We also have the account of the Soho Masses group for LGBT Catholics, which can be read here. Just to respond, in passing, to their claim that the Catholic Church only began to "detail" its teaching in 1976, their subtle use of the language of "acceptance" (applied to the person) conflated with meaning "acceptance" (applied to their view that homosexual practice is morally permissible), and their portrayal of a division between the official, Vatican teaching and what ordinary Catholics are allowed to believe (justified on a "hierarchy of truths" position, which effectively makes questions of sexual ethics a matter for individual judgement). Whenever the Church has taught about marriage, about the complementarity of the sexes, indeed, even about the Church as the "bride of Christ", she has been implicitly making statements about same sex relations. The question is one of sexual and marital ethics - but it is also one that has a reference to ecclesiology and Christology. I think it is clear from their account that the Soho Masses group seek a change in the teaching of the Catholic Church on homosexuality, and one can ask whether their work does really meet an ecclesial norm properly so understood. This is not to say that there isn't a need for the Church to have an apostolate towards people of differing sexual attractions - it is just to say that this is perhaps not the right one.

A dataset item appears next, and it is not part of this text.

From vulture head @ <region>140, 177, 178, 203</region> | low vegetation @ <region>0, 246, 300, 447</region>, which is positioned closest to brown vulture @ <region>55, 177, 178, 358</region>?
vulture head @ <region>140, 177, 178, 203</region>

Interestingly, I came across an account recently of Frank Duff's engagement with an apostolate towards homosexuals. The source is an article in a journal Studies, an quarterly review of Irish life and culture published by the Jesuits. The article was written by Finola Kennedy, and is entitled "Frank Duff's Search for the Neglected and Rejected". The text of the full article can be read by following the link. This is the paragraph from the article that refers to an apostolate towards homosexuals. In the notes at the end of the article, Finola Kennedy includes Joe Quinsey among the people thanked for help in preparing the article. The sources for the paragraph appear to be Finola Kennedy's own experience of the Legion, and a conversation with Joe Quinsey, one of the Legionaries involved in this early work of the Legion. The date of this work is unclear from the article, though the placing of this paragraph in the article as a whole suggests some time during the 1940s.
At a time when the expression of homosexual relations was a crime and homosexuals were open to arrest, a praesidium to befriend homosexuals was started. Legion member, Joe Quinsey, recalls that, at one of their discussions about the work, Mr. Duff stressed that genuine friendship should be sought and contacts should be invited to a restaurant for a cup of tea or coffee as a part of general sociability. A discussion group for homosexuals as well as a number of talks were organised. Not all the ideas came from Frank Duff, but if someone saw a problem he was always keen to pursue a solution. He encouraged others to take initiatives and was extremely supportive.

There is clearly a story to be told here, and I suspect that the approach adopted by Frank Duff and the early Legionaries might well provide a very useful model for present day ministry in this field.


Anonymous said...

Frank Duff seems to have been ahead of his time. As you mentioned, his encouragement for "unmarried mothers" to keep their babies if they wished to instead of having to adopt them.

Terry Nelson said...

I agree - Frank Duff should be a model for the new evangelization.